### Короткое задание 1
Процитируйте полностью и без изменений фрагмент о коренном значении терминов родства.

┄┄┄┄┄┄

Приведенных здесь аргументов вполне достаточно для того, чтобы вскрыть все сложности, связанные с исследованием коренного значения слов. Ведь если значения не только имеют свою историю, но и развиваются, отражая определенный этап развития общественных отношений (как и определенный этап развития сознания), то простое выведение общественных явлений из реконструируемого коренного значения тех или иных слов (например, терминов родства) вполне может ввести исследователя в заблуждение – хотя бы потому, что термины родства, например, сначала могли и вовсе не указывать на кровные отношения, отражая, как мы отметили выше, отношение человека к коллективу, а не отношения между людьми.

Эти обстоятельства, кстати, еще в XIX в. подметил О.Шрадер: "надобно перестать, – говорит он, – считать значение корня, лежащего в основании одинаковых слов, характеризующим обычаи и культуру первобытного времени... Полем опытов для подобных фантазий в особенности много служила санскритская терминология семейного родства: отца превращали в "защитника ", мать в "госпожу домохозяйку", дочь в "маленькую доильщицу", брата в "питателя", деверя (δαήρ) в "играющего" (в том качестве, что он младший брат мужа), сестру в "живущую вместе с ним" (т.е. с братом) и т.д. Следовало бы помнить, как шатки вообще такие идиллические истолкования".

┄┄┄┄┄┄

### Короткое задание 2
Оформите как CSV с двумя столбцами, «задание» и «значение», записи набора данных между строкой, содержащей «target: dining tables | mode: bbox», и строкой, содержащей «[277,283,292,333]», включительно. Каждая запись занимает одну строку: ее текст и ответ записываются в отдельные поля в кавычках, а переносы строк внутри полей заменяются пробелами.

### Набор данных
┄┄┄┄┄┄

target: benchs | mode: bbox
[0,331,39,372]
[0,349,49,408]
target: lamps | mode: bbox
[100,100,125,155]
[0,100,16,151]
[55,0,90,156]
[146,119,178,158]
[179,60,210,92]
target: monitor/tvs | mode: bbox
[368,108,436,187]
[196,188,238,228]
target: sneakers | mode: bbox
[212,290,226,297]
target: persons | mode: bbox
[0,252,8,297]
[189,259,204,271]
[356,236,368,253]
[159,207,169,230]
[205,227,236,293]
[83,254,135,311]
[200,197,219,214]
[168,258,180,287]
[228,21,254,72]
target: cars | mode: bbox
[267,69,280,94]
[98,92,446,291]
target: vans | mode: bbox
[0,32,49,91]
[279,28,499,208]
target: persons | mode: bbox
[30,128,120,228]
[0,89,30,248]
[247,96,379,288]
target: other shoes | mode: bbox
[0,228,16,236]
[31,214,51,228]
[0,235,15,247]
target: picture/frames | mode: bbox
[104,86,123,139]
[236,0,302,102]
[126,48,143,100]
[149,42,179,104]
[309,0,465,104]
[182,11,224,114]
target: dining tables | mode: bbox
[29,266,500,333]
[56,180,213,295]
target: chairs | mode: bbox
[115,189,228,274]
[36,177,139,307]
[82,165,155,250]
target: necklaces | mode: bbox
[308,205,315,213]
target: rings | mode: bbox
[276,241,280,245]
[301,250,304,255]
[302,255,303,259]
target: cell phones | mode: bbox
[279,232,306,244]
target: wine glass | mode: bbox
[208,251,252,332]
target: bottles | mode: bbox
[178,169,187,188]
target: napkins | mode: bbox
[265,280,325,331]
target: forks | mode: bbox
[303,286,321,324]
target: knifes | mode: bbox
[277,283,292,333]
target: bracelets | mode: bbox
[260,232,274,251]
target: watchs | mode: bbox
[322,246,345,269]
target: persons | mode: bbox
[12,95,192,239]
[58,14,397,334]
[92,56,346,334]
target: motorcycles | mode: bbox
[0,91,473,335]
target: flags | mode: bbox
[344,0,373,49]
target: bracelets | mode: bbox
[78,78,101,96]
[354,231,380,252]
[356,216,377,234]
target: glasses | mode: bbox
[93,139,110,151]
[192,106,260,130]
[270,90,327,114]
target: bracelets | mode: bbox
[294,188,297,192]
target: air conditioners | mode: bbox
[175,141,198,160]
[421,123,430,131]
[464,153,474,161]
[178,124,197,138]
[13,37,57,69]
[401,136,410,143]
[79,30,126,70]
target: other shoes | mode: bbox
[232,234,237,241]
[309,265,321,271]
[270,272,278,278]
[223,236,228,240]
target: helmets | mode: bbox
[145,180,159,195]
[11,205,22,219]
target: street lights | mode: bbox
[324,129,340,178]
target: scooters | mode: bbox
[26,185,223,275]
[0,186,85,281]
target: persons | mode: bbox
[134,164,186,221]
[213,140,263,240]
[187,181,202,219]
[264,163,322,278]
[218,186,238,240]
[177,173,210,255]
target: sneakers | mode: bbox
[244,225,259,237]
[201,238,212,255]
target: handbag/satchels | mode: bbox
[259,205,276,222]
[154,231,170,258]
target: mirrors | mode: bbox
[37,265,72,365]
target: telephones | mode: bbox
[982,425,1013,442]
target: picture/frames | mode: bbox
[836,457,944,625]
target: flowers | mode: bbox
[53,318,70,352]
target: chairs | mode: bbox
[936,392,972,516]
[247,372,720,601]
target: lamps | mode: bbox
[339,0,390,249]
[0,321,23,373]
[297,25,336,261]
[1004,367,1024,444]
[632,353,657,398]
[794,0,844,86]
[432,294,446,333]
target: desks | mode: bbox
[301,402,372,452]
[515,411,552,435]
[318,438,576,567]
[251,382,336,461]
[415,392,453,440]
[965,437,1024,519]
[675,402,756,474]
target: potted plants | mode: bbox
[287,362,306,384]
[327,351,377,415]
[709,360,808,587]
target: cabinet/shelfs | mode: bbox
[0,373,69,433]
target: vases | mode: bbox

┄┄┄┄┄┄

### Правильный ответ 1
Приведенных здесь аргументов вполне достаточно для того, чтобы вскрыть все сложности, связанные с исследованием коренного значения слов. Ведь если значения не только имеют свою историю, но и развиваются, отражая определенный этап развития общественных отношений (как и определенный этап развития сознания), то простое выведение общественных явлений из реконструируемого коренного значения тех или иных слов (например, терминов родства) вполне может ввести исследователя в заблуждение – хотя бы потому, что термины родства, например, сначала могли и вовсе не указывать на кровные отношения, отражая, как мы отметили выше, отношение человека к коллективу, а не отношения между людьми.

Эти обстоятельства, кстати, еще в XIX в. подметил О.Шрадер: "надобно перестать, – говорит он, – считать значение корня, лежащего в основании одинаковых слов, характеризующим обычаи и культуру первобытного времени... Полем опытов для подобных фантазий в особенности много служила санскритская терминология семейного родства: отца превращали в "защитника ", мать в "госпожу домохозяйку", дочь в "маленькую доильщицу", брата в "питателя", деверя (δαήρ) в "играющего" (в том качестве, что он младший брат мужа), сестру в "живущую вместе с ним" (т.е. с братом) и т.д. Следовало бы помнить, как шатки вообще такие идиллические истолкования".

### Правильный ответ 2
задание,значение
"target: dining tables | mode: bbox","[29,266,500,333] [56,180,213,295]"
"target: chairs | mode: bbox","[115,189,228,274] [36,177,139,307] [82,165,155,250]"
"target: necklaces | mode: bbox","[308,205,315,213]"
"target: rings | mode: bbox","[276,241,280,245] [301,250,304,255] [302,255,303,259]"
"target: cell phones | mode: bbox","[279,232,306,244]"
"target: wine glass | mode: bbox","[208,251,252,332]"
"target: bottles | mode: bbox","[178,169,187,188]"
"target: napkins | mode: bbox","[265,280,325,331]"
"target: forks | mode: bbox","[303,286,321,324]"
"target: knifes | mode: bbox","[277,283,292,333]"